『ハンオシ』『カムカム』など引っ張りだこ 名バイプレイヤー前野朋哉の“フィット力”

 そんな前野は、冒頭に記しているように“名バイプレイヤー”である。バイオグラフィーをたどってみると、「あ、あの映画の、あの役の人だ!」となることもあるのではないかと思う。映画にドラマにと引っ張りだこな存在だが、これはいまに始まったことではない。特に『桐島、部活やめるってよ』(2012年)への参加から活動が活発で、出演作が途絶えることがないのが現状だ。神木隆之介、橋本愛、東出昌大、松岡茉優、仲野太賀ら現在のエンタメ界を支える面々がキャストに名を連ねていた同作に、当時20代半ばであった前野も参戦。主人公・前田涼也(神木隆之介)の親友にして愛すべき映画オタク役を好演し、多くの支持を得た。それ以前にもいくつもの作品に出演しているが、この作品で彼の存在を認識した方は少なくないはず。それからの活躍ぶりは先に記しているとおりだ。

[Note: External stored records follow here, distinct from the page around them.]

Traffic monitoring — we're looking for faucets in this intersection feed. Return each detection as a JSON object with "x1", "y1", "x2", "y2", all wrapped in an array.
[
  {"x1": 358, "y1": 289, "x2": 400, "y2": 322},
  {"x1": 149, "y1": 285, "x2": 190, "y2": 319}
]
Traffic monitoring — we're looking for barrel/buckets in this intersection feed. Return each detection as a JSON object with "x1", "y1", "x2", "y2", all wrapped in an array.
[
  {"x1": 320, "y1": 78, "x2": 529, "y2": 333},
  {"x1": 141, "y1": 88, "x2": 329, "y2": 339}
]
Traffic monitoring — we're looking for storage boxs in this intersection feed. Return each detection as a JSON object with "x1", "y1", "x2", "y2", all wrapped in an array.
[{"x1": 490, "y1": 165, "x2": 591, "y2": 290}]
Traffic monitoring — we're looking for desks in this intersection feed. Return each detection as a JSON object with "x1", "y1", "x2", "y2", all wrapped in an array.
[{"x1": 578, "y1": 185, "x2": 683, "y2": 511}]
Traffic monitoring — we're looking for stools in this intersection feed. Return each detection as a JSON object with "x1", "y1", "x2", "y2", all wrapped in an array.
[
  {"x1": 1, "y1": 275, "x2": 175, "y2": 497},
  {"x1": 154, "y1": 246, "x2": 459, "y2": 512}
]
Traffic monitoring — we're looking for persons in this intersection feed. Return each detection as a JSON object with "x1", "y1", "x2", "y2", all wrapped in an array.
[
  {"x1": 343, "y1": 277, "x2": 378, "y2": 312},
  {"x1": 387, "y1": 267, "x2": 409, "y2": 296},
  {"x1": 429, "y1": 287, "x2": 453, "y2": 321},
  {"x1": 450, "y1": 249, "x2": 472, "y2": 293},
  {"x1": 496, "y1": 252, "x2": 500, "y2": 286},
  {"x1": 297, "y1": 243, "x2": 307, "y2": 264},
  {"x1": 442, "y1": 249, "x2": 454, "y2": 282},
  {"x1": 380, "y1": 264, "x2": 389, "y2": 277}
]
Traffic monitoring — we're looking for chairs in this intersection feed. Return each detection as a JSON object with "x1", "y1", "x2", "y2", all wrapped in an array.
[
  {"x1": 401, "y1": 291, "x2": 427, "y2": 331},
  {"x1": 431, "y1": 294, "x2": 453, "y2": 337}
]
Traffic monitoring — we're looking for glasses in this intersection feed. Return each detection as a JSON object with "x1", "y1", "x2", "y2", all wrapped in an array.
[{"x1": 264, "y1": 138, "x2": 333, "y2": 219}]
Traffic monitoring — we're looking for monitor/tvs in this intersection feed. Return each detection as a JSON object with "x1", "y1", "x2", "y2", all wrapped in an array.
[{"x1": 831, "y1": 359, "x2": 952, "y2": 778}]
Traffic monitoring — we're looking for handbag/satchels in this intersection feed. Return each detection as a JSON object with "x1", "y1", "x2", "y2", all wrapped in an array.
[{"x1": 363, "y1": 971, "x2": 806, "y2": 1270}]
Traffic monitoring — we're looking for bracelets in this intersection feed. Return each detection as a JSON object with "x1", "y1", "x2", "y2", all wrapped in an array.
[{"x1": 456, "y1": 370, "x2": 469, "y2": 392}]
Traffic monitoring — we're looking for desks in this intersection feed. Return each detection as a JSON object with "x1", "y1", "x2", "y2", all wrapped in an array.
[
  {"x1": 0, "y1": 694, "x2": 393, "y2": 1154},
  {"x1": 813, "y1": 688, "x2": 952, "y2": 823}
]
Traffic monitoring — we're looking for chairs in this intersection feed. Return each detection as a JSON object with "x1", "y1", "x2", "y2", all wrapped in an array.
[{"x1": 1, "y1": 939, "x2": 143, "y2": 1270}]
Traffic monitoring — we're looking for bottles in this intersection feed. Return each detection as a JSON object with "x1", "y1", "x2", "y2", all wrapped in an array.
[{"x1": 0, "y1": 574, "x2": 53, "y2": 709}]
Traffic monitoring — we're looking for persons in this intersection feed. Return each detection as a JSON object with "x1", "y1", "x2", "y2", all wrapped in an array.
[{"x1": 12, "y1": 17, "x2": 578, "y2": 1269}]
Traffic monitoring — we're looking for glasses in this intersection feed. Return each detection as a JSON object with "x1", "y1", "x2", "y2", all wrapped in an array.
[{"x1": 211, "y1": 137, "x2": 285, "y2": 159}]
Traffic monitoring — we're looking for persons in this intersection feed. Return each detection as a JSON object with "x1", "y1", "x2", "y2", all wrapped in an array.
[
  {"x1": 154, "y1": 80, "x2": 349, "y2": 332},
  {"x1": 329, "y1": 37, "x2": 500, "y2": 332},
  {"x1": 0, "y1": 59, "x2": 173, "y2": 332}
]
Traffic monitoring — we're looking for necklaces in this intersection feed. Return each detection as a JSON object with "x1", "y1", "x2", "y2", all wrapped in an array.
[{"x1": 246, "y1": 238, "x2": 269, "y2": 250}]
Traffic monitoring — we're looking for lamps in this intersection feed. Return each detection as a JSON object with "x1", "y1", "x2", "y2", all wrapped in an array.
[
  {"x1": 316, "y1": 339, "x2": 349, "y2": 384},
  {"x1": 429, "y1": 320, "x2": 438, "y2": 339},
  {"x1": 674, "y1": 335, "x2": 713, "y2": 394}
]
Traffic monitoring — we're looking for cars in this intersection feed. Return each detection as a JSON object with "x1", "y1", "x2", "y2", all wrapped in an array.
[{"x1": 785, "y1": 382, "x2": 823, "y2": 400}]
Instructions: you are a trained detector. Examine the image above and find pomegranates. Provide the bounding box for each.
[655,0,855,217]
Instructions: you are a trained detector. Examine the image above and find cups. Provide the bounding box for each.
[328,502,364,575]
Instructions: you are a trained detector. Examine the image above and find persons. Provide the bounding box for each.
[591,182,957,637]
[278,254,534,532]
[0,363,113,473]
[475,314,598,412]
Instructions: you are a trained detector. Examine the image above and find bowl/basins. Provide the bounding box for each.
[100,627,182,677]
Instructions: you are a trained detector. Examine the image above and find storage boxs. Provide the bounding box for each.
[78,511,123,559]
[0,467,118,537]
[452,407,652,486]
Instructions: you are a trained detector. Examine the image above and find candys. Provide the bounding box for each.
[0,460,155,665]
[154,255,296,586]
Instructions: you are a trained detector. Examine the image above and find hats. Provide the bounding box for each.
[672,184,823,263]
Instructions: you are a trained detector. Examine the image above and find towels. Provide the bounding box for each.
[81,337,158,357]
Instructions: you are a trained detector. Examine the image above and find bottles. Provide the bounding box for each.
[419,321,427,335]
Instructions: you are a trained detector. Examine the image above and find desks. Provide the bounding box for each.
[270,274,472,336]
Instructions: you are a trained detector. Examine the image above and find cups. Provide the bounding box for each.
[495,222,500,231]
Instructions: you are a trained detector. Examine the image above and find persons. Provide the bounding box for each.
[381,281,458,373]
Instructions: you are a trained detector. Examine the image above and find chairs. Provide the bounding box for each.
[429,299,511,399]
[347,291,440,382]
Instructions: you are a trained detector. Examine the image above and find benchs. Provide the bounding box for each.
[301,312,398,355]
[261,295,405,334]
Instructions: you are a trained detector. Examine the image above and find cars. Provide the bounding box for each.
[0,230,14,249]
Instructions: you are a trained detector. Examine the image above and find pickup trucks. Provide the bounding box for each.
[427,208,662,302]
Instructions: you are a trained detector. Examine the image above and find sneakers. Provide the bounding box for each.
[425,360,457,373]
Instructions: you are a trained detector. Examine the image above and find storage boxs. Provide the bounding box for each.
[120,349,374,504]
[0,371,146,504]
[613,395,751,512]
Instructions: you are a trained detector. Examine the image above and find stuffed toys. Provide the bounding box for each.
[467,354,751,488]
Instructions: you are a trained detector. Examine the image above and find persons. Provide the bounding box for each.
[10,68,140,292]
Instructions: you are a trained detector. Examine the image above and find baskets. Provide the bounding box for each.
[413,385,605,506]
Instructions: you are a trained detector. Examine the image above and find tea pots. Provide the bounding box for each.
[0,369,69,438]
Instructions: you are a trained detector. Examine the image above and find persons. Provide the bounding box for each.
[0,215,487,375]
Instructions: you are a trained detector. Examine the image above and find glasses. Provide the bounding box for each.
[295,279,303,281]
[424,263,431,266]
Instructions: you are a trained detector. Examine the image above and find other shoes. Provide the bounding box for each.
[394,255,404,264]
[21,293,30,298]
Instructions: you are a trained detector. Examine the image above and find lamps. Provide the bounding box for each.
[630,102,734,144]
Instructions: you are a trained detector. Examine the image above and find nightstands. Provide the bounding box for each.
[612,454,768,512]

 現在出演中の3作は、まったく異なるものである。ジャンルも、作風も、演じる役のタイプも、作品中における立ち位置も、そのすべてが違う。前野朋哉という俳優は、“フィット力”とでも呼べるものが非常に高いのだと思う。それは作品に自然と適応してみせる力のことだ。『勝手にふるえてろ』(2017年)の大九明子監督作品には、『でーれーガールズ』(2015年)、『甘いお酒でうがい』(2020年)、『私をくいとめて』(2020年)に出演と、いわば“常連”だが、演じる役どころはどれも異なる。ここから、前野の適応力の高さに作り手が期待を寄せ、愛されていることがうかがえるだろう。2022年公開の大九監督最新作にも出演しているため、どのようなポジションを担うのか気になるところだ。また、前野自身も監督業をやっているので、“作り手の視点”をより理解していることも俳優としての大きな強みになっているのかもしれない。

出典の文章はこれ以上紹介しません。